Text section →
________________________

ALL prep materials were tougher than the real DAT. I finished science with 40minutes to spare. Again, I assure you the real DAT is easier than any commonly used test prep book (outside the KBB PAT).

Mistakes I Made: I believed my CDP science breakdown scores. I got a 14, 16, 17 on gen chem/orgo/bio on the first one (no joke)...then came here seeing 20's everywhere. I was in a funk. Don't worry about it!

I double-clicked a couple of times during the exam and skipped questions by moving two forward. If you hit "review marked" at the end it doesn't show you incomplete questions (hit "review incomplete" for that). I looked back with 20 seconds left on the PAT and saw 2!!! unanswered questions. Yikes. I quickly clicked them and gave the 10 second guess on each.

Section Breakdown:

Bio: Random as always, just pray they toss info at you that is familiar. I will say there were very few "all of these are true except" and "which is true" questions with 3 answers then D: A and B, E: A, B, and C. I recall 2-3 questions I had minimal knowledge on, but the answer choices were easy and not close together.

Gen Chem: What you'd expect, but I only recall 5 or so questions that actually required writing out formulas, filling in variables, and getting a solution. I only hit the periodic table 3 times or so. Most math was mental math. No oddball formulas needed.

Organic: If you do Destroyer, the real DAT will feel like a joke. I am not a chem major and I was almost giggling at the gimmie questions. This section felt very easy.

PAT:
- Keyholes: Not as bad as others have said, but several were like angles in that two answers would be very similar and only differ by the size of some little projection. You just had to eyeball those.
- TFE: Different than CDP, and tougher in many ways. The figures had less detail, and thus didn't have many identifying points to easily toss out wrong answers. It was tough, and I lost a lot of time here. Imagine a cube with diagonal dotted lines everywhere.
- Angles: Easier than CDP overall, but still had 4-5 that were pretty tough. The other 10 were much more obvious. On CDP anything over 5deg was obvious to me. 4 was tough if rotated, and 3 was tough period, just for reference.
- Paper Folding: Easier than CDP overall, but they did pull some oddball folds. Few "overfolds" as I call them, which is what I felt made these questions most difficult. I only counted 3 with overfolds.
- Cube Counting: Big structures, so I wasted time here. 3 of 5 were over 20 blocks, smallest was 16. No odd questionably hidden cubes. It was all there for me, but again the piles were big and I had a miscount and lost time here.
- Paper Folding: About equal to CDP. Not super hard or super easy IMO.

Reading: Long bio passages on mine (14-18paragraphs). I did the first one in 15min and it REALLY helped knowing I had a 5min buffer the whole time. Fewer "tone" questions than CDP. Questions were very balanced IMO.

________________________

Given records →
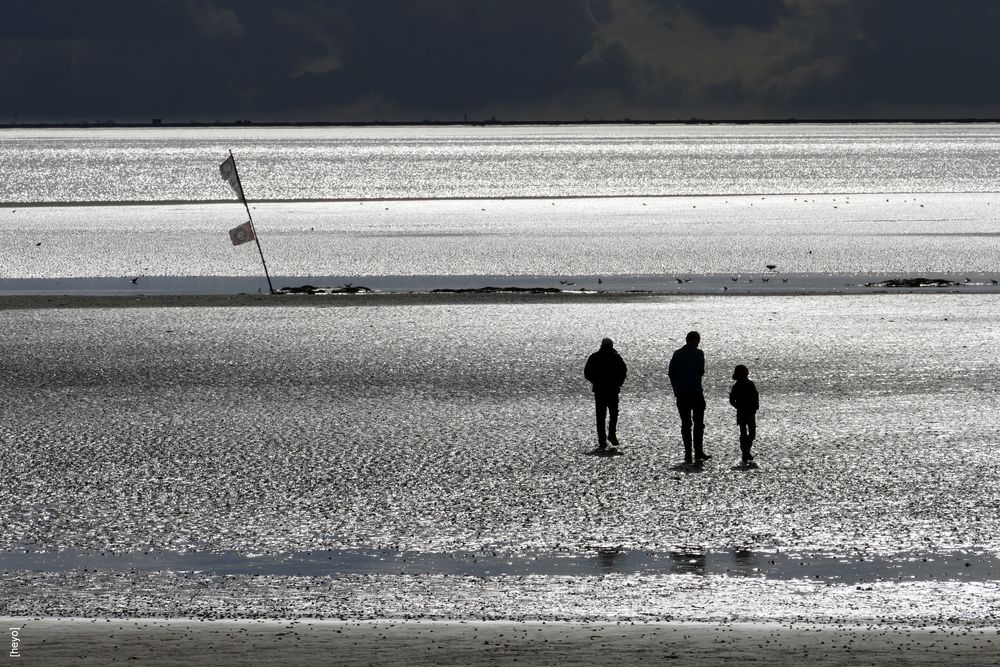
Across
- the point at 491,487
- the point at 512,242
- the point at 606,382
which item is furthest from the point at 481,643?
the point at 512,242

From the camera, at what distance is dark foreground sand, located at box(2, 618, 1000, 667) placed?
11430 mm

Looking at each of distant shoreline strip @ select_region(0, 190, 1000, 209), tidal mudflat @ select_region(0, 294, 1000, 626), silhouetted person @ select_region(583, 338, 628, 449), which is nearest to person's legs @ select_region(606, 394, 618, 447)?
silhouetted person @ select_region(583, 338, 628, 449)

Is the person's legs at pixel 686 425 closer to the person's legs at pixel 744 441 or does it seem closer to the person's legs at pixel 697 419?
the person's legs at pixel 697 419

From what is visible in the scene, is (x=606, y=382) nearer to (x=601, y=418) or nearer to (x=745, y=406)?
(x=601, y=418)

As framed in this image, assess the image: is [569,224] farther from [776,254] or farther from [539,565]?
[539,565]

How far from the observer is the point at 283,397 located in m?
26.1

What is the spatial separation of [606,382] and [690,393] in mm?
1581

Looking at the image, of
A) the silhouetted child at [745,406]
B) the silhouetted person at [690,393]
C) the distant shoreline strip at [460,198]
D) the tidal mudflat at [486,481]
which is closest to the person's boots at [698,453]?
the silhouetted person at [690,393]

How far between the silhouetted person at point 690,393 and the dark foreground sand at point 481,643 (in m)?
7.13

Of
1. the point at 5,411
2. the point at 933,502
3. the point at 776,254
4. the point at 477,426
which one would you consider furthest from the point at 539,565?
the point at 776,254

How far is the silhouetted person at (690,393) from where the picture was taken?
1970 cm

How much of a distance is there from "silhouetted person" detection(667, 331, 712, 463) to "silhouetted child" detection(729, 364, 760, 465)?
1.53 ft

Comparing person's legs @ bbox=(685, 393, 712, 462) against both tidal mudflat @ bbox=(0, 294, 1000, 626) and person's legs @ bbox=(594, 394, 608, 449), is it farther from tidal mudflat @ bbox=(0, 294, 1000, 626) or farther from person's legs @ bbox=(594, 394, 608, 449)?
person's legs @ bbox=(594, 394, 608, 449)

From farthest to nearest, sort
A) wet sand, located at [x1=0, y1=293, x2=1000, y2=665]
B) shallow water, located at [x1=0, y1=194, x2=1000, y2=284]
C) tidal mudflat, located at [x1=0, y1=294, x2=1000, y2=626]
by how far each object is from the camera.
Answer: shallow water, located at [x1=0, y1=194, x2=1000, y2=284] → tidal mudflat, located at [x1=0, y1=294, x2=1000, y2=626] → wet sand, located at [x1=0, y1=293, x2=1000, y2=665]
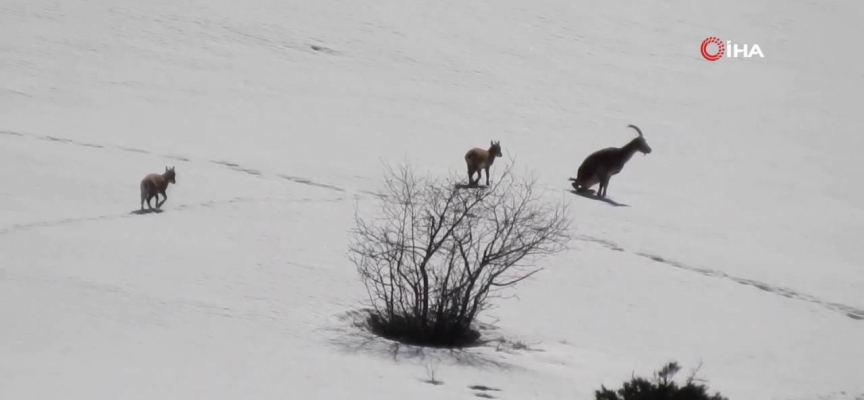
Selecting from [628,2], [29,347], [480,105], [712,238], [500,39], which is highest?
[628,2]

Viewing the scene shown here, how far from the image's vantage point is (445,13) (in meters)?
33.6

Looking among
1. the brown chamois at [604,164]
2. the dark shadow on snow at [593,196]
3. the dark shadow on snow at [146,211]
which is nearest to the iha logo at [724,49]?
the dark shadow on snow at [593,196]

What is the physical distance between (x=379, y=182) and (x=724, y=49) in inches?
829

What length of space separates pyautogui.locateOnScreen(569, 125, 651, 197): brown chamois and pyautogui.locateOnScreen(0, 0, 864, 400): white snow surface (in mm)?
577

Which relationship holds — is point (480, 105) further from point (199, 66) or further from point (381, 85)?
point (199, 66)

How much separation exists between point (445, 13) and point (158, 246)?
→ 883 inches

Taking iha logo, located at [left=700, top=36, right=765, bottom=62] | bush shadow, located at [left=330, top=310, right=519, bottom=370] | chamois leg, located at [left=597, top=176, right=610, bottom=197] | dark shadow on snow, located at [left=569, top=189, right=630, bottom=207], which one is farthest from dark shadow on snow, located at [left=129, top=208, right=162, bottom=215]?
iha logo, located at [left=700, top=36, right=765, bottom=62]

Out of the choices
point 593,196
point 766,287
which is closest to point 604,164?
point 593,196

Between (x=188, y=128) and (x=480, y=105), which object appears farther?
(x=480, y=105)

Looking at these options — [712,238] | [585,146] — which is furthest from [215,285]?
[585,146]

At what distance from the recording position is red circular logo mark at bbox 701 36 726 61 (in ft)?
115

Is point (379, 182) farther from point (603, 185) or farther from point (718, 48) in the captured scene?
point (718, 48)

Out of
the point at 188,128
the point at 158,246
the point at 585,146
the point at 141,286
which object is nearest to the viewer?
the point at 141,286

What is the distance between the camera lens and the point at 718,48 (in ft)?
119
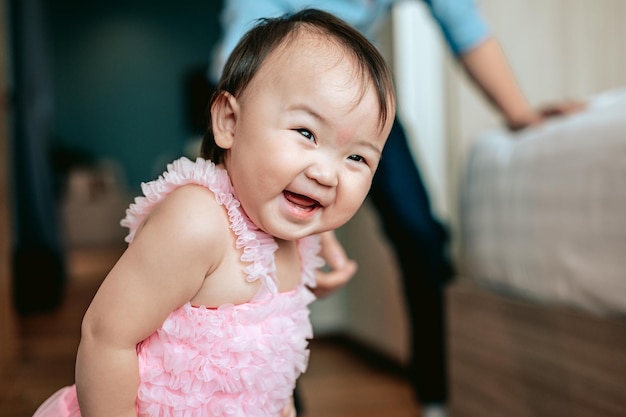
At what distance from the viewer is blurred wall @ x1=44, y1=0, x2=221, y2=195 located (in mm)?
7184

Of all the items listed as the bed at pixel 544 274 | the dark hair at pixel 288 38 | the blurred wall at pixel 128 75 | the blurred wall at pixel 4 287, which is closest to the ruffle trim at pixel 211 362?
the dark hair at pixel 288 38

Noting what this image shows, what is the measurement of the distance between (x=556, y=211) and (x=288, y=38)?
2.10 ft

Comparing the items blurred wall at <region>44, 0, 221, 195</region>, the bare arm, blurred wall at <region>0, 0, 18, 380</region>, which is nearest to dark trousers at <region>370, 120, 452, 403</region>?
the bare arm

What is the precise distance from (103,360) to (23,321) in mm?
2487

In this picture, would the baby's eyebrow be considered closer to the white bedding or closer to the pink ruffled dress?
the pink ruffled dress

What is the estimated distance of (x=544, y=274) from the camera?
3.54 feet

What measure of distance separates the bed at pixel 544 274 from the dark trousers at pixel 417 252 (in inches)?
2.7

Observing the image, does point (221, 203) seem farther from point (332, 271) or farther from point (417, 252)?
point (417, 252)

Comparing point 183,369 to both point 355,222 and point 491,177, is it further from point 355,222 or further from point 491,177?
point 355,222

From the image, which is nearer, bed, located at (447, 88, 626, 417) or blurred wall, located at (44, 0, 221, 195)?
bed, located at (447, 88, 626, 417)

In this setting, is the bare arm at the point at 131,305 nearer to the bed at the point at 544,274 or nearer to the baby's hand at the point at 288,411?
the baby's hand at the point at 288,411

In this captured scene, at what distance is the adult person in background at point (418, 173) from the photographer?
3.98ft

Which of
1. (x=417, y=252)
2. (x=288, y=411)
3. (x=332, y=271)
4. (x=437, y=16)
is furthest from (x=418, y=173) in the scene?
(x=288, y=411)

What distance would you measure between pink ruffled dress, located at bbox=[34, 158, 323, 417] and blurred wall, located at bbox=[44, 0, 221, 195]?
6840 millimetres
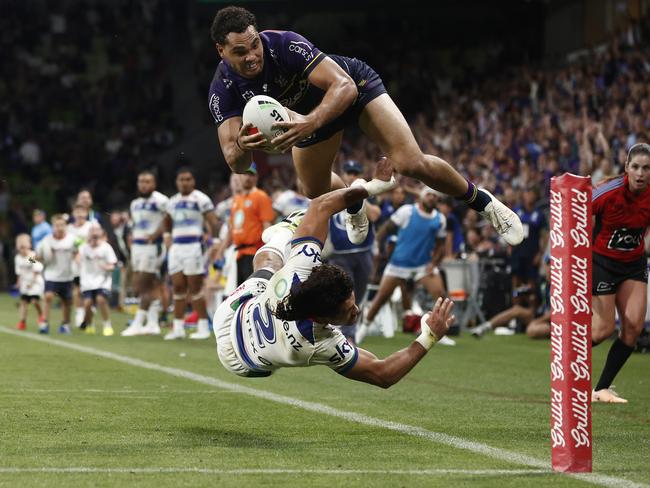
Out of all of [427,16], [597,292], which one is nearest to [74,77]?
[427,16]

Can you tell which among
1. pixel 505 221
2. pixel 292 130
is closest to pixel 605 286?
pixel 505 221

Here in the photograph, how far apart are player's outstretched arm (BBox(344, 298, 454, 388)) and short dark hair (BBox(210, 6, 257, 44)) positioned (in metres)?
2.22

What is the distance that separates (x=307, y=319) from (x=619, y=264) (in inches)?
157

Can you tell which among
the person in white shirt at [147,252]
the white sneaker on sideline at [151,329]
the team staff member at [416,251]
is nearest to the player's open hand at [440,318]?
the team staff member at [416,251]

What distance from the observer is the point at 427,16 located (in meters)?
34.6

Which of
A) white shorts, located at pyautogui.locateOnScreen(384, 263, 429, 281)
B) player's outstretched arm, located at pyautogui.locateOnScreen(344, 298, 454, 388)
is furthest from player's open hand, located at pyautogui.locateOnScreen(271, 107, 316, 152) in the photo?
white shorts, located at pyautogui.locateOnScreen(384, 263, 429, 281)

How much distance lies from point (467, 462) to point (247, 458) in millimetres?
1266

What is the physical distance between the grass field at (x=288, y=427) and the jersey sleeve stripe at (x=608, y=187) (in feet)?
5.89

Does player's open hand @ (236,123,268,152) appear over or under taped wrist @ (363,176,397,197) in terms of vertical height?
over

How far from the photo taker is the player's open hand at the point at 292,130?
24.1ft

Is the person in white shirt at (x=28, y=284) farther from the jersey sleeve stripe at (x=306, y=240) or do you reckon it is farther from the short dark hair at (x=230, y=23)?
the jersey sleeve stripe at (x=306, y=240)

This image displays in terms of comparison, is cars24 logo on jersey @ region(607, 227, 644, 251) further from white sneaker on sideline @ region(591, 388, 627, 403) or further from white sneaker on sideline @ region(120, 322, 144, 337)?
white sneaker on sideline @ region(120, 322, 144, 337)

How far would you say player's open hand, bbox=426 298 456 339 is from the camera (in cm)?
746

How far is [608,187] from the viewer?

________________________

Task requirements →
[1] In the DAT write-up, how much time was left on the PAT when the writer spotted the unanswered questions?
[2] From the DAT write-up, reproduce the passage that begins at the words "- Cube Counting: Big" and stops after the words "lost time here.".

Task-by-task solutions →
[1] 20 seconds.

[2]
- Cube Counting: Big structures, so I wasted time here. 3 of 5 were over 20 blocks, smallest was 16. No odd questionably hidden cubes. It was all there for me, but again the piles were big and I had a miscount and lost time here.